• **WHAT TO WORK ON**
What you return should be the lines from the one with "Thank you for" through the one with "5G NR中的SSB的时频位置分析_讨教号" in the data below, reproduced exactly with both ends, and no pictures at all.

• **SOURCE INFORMATION**
════════════════════
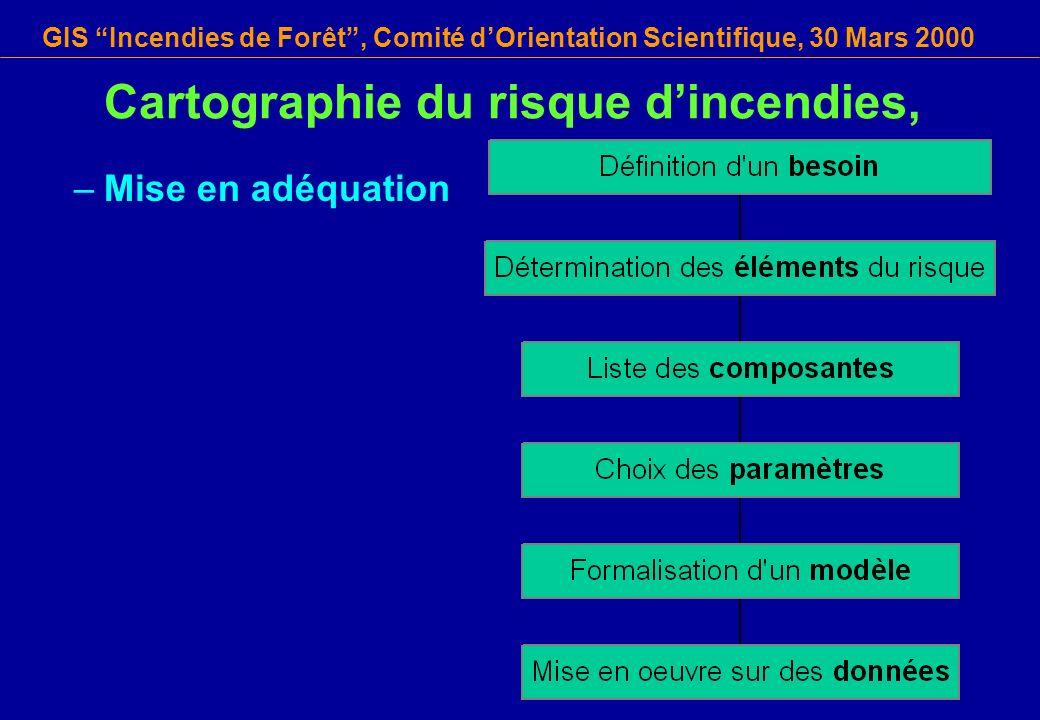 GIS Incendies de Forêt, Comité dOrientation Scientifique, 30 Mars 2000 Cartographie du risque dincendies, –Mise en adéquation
════════════════════
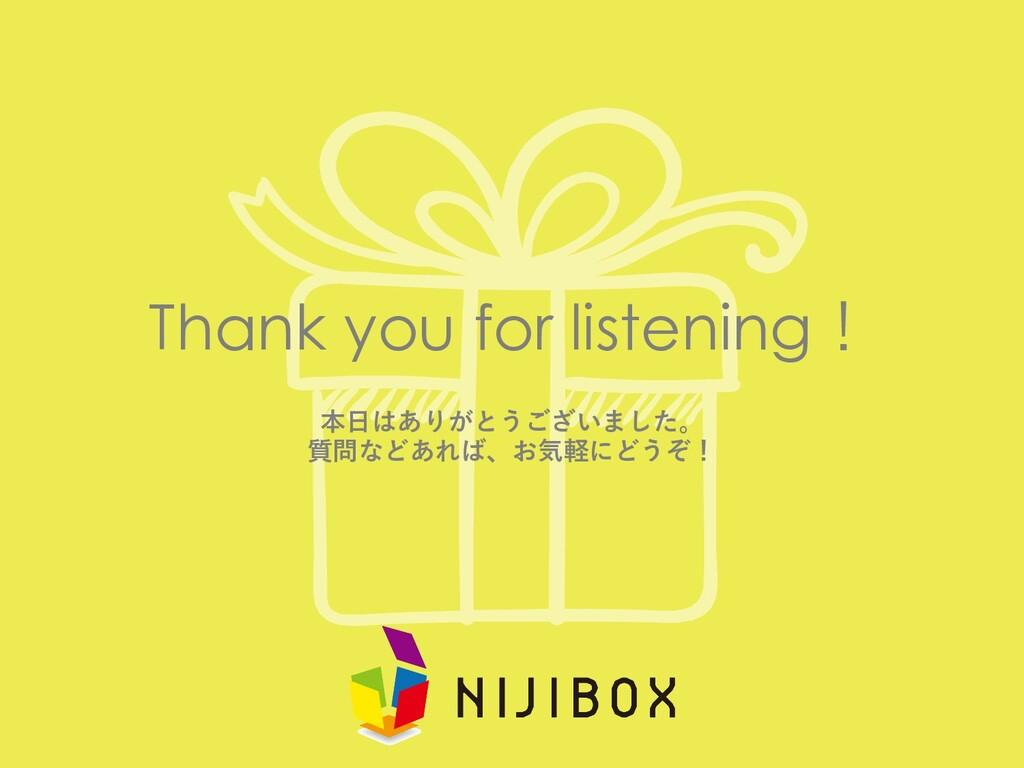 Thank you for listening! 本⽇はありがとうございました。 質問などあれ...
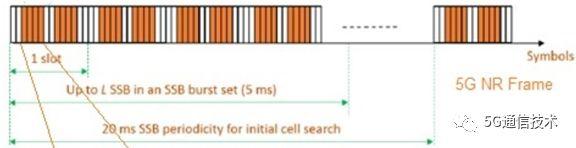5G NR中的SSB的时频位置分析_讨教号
════════════════════
• **RESPONSE FOR THIS EXERCISE**
 Thank you for listening! 本⽇はありがとうございました。 質問などあれ...
5G NR中的SSB的时频位置分析_讨教号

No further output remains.